You're About To See A Lot Fewer Share Bikes Around For Good Reason

Impounded bikes will be given to homeless and disadvantaged people in the area.

What you need to know
  • Multiple companies have recently dropped share bikes around Sydney
  • 6600 share bikes were taken each day in Sydney in January and February
  • Bikes are often left blocking paths, littering parks, or even thrown into waterways
  • Inner West council will begin impounding bikes and charging operators for release

Sydney's Inner West council will impound share bicycles which are blocking footpaths or left damaged around their area, and charge the companies that own the bikes hundreds of dollars to have them released.

The council's mayor said unclaimed impounded bikes would be given to the homeless or disadvantaged.

Residents of busy Sydney suburbs have reported frustration and fury at the sudden deluge of share bikes that landed in their neighbourhoods seemingly overnight.

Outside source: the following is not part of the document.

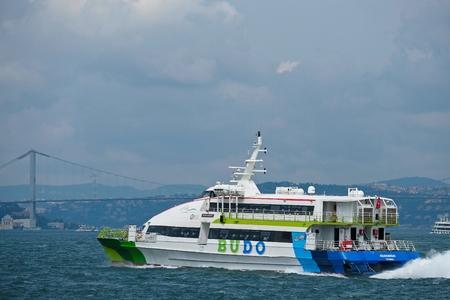 ISTANBUL, TURKEY - MAY 26 : Boat cruising up the Bosphorus in Istanbul Turkey on May 26, 2018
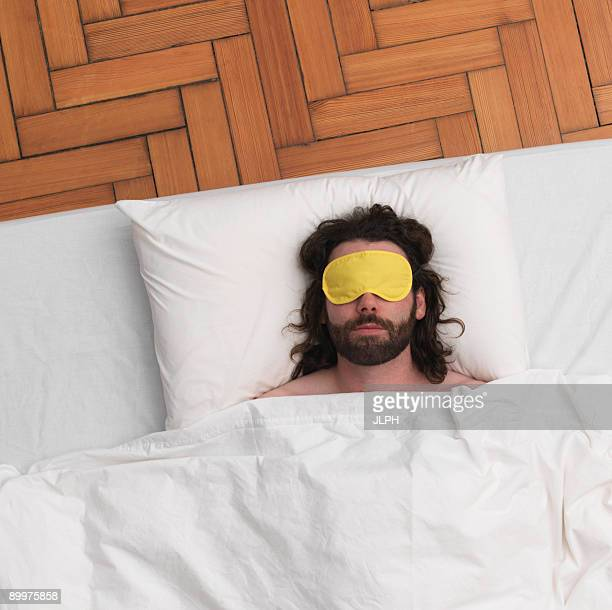 Man sleeping, wearing eye-mask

The bikes, able to be rented cheaply via a phone app, are owned by one of several companies, painted in distinctive colours of red, yellow, silver or orange.

In contrast to the popular bikes able to be rented in cities like New York, London or Amsterdam which are held at central docking points, Sydney's share bikes are able to be left wherever the last rider finishes their journey, meaning popular streets, footpaths, commuter areas, tourist attractions and parks are often filled with the vehicles. Some bikes have ended up in rivers, creeks or even thrown into trees.

Darcy Byrne, mayor of the Inner West council -- a large local government area that takes in the suburbs of Balmain, Tempe, Newtown, Leichhardt, Ashfield and Marrickville -- said on Tuesday share bike operators were "on notice" and ordered stray or damaged bikes would be impounded by rangers.

"In the absence of action from share bike operators, Council is undertaking a bike blitz to remove dangerous and badly parked bicycles throughout the Inner West," Byrne said.

"Having offered them the carrot, we now have to use the stick."

Figures published by Randwick council claimed more than 6600 share bike trips were taken each day in inner Sydney in January and February.

Byrne said that, once impounded, share bike operators would have to pay an $80 fee for the impounding notice, $65 an hour for a council worker to transport the bikes to a depot, and $16 a day in bike storage before their vehicle would be released.

Just last week, the NSW state government announced new powers for local councils to manage share bikes, as well as introducing new minimum standards for companies around safety, parking, and forcing operators to establish designated parking areas for bikes.

The Inner West council's decision follows long discussion among Sydney councils about how to deal with share bike troubles. In March, Waverley council said it would start impounding bikes left blocking paths, while six councils -- including Waverley and Inner West -- began working in December on standard regulations for operators to follow.

However, Byrne said operators had not responded properly to the regulations, and that his council had been forced to take more drastic action.

"We’ve proposed a simple set of guidelines for the operators, but they haven’t done enough to lift their game," he said.

However, Byrne said he isn't expecting any huge financial windfall from the impounding blitz. Instead, the council plans to redistribute the bikes among the area's needy residents.

“We know operators haven’t been collecting bikes that have been impounded elsewhere. Rather than putting them into land fill, we will be looking to repurpose unclaimed bikes and give them to homeless and disadvantaged people," he said.

The mayor is calling on the NSW government to take action on the share bike issue, asking for state legislation to be updated to better deal with the troubles faced by local councils.

"It’s time the [government] stepped up to the plate on bikes, make the changes to legislation that the councils have asked for and ensure share bikes are properly regulated in this city," he said.